9.24.2008

from last fall



It’s funny how hard October tries to cling to summer.  September twenty-first—this is the last day of the season, officially.  Meanwhile, most of us ended our summers a month earlier.  While “carefree” or “relaxing” didn’t apply to most of our vacations, we still each, a little, wished the summer could last a bit longer.  Summer was different—summer had possibilities not-summer didn’t.  Summer jobs meant new people, new experiences, new responsibility; not-summer mean the same thing we, now seniors, had grown accustomed to over the last three years.  The same faces were always there—maybe with a few new ones here and there—maybe a few holding new significances—but still, similar, familiar faces you weren’t sure why you knew, but you knew just the same.  The same settings—backdrops for scenes that would change as circumstances and faces changed, but still had a hint of that old history.  September’s duty was to bring us back to this old stage, set with these backdrops, so that we could rearrange all of the characters, all of the faces, for this year’s installment of short stories.  Like the great writers we spend our legitimate hours reading and analyzing, our stories take on familiar patterns, as our personalities, ever-evolving but still growing out of the same root, lead us to make the decisions towards which our personalities would always guide us.  Each of our stories, though influenced by these new encounters we steal from the summer months, all have a faint hint of that sameness we claim we’re trying to evade.  We make mistakes we’ve made before; we’ve learned what we should and shouldn’t do and still too often gravitate towards that old behavior that makes us feel like us
On the twenty-first of this particular September it was obvious that the day was aware of what its own date implicated; for the first time in several years, the sun, on the twenty-first, shone as thought it were trying to prove that the summer still endured, at least until midnight.  After that, people would be forced to call it “fall”, or “autumn”, if they were feeling particularly poetic.  Fall does have a negative ring to it—"fall" feels like the end of something.  Autumn seems to promise something new-ish, rather than just the time we use to mourn summer and pine for winter—autumn becomes its own season—one that highlights those in-between feelings that dominate these sheltered years in which we find ourselves caught at this particular moment in our lives.  Autumn is a part of nature, which makes our own fluctuating season feel more acceptable and endurable.  But don’t tell that to October.  Sitting outside on a mid-fall afternoon, you can feel October’s jealousy—a month that only gets to feel special on its very last day. 
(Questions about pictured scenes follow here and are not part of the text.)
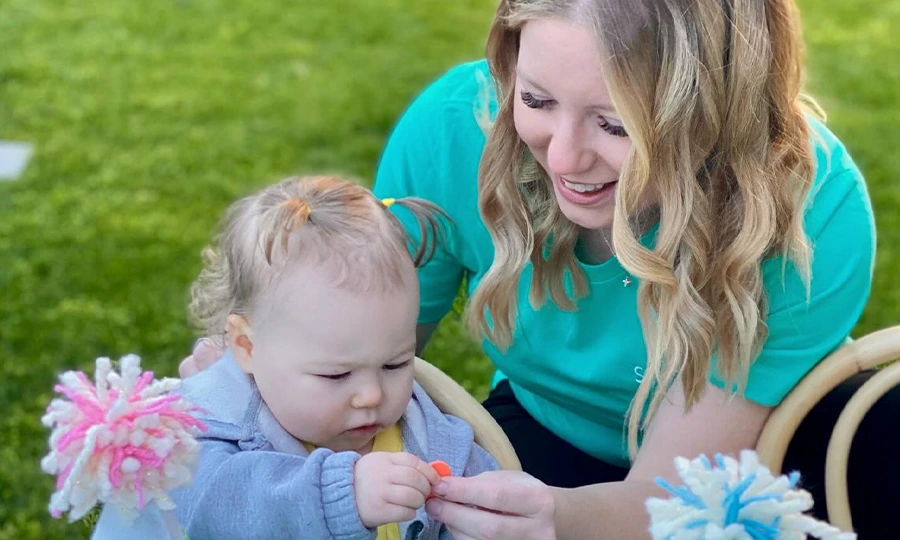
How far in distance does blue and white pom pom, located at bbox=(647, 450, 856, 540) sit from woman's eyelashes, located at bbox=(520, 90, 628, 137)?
63 cm

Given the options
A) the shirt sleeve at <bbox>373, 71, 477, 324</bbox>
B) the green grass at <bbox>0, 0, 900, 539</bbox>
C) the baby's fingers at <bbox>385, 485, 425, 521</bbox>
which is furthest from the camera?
the green grass at <bbox>0, 0, 900, 539</bbox>

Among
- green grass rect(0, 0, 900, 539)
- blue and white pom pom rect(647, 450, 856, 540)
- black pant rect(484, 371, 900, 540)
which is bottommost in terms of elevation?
green grass rect(0, 0, 900, 539)

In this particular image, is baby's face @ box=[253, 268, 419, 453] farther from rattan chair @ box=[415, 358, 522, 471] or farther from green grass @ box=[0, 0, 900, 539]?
green grass @ box=[0, 0, 900, 539]

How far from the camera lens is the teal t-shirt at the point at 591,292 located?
1.80 m

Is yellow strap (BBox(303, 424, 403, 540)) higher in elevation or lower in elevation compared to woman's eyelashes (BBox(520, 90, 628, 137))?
lower

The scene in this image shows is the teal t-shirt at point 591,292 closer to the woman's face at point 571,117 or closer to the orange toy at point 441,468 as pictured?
the woman's face at point 571,117

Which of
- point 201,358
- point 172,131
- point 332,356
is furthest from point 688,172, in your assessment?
point 172,131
This year October has decided to cry for attention by trying to behave a bit more like August.  The trees have stubbornly refused to change from their vibrant green and as a result, the water being tossed up on the rocks by a milder-than-usual mid-Atlantic breeze still shines with the brilliance of the woods up above it.  The wind itself is too lazy to change into the harsh autumn gusts it should be aware it is supposed to become.  Instead, it carries with it memories of the summer that was supposed to end a month earlier.  We can even feel a hint of some scenes and scents of summers from the past.  We don’t remember why these summers hold such good memories—I can’t place any particular moment or event—we just believe, because it was summer, that they must have existed.  I am surprised at how easy this setting can allow my mind to rest easy for the moment.  The radio perched carefully on a river rock, doesn’t seem to distract from Capote's prose, which are unfolding out of my little hands.  Instead, the lyrics seem to catch that rogue part of my mind that would otherwise wander to the distracting topics I’ve been trying to evade during this mini-vacation—the kind of thoughts that always seem to accompany September’s intrusion and autumn’s long reality.  Annoyed, I find my choice of beverage has proven more distracting than the sum of the entire serene setting we’ve carefully and unconsciously constructed and though, on vacation from the sameness I’ve been trying, with this pseudo-October-summer, to escape, my thoughts can’t help but turn back towards those I’ve been trying hardest to forget.  This Indian summer is shattered by memories unwillingly resurfaced through  the drowsy buzz of an amber ale.  I open my mouth to meditate on the one thing I want to get out of my mind’s daily repertoire, but close it again, thinking that, as long as I keep it inside, it’s not real and can’t hurt. 
Summer, you say?  Even real summer, that pre-September summer, is just a temporary fix—life is always waiting—just ask September twenty-first.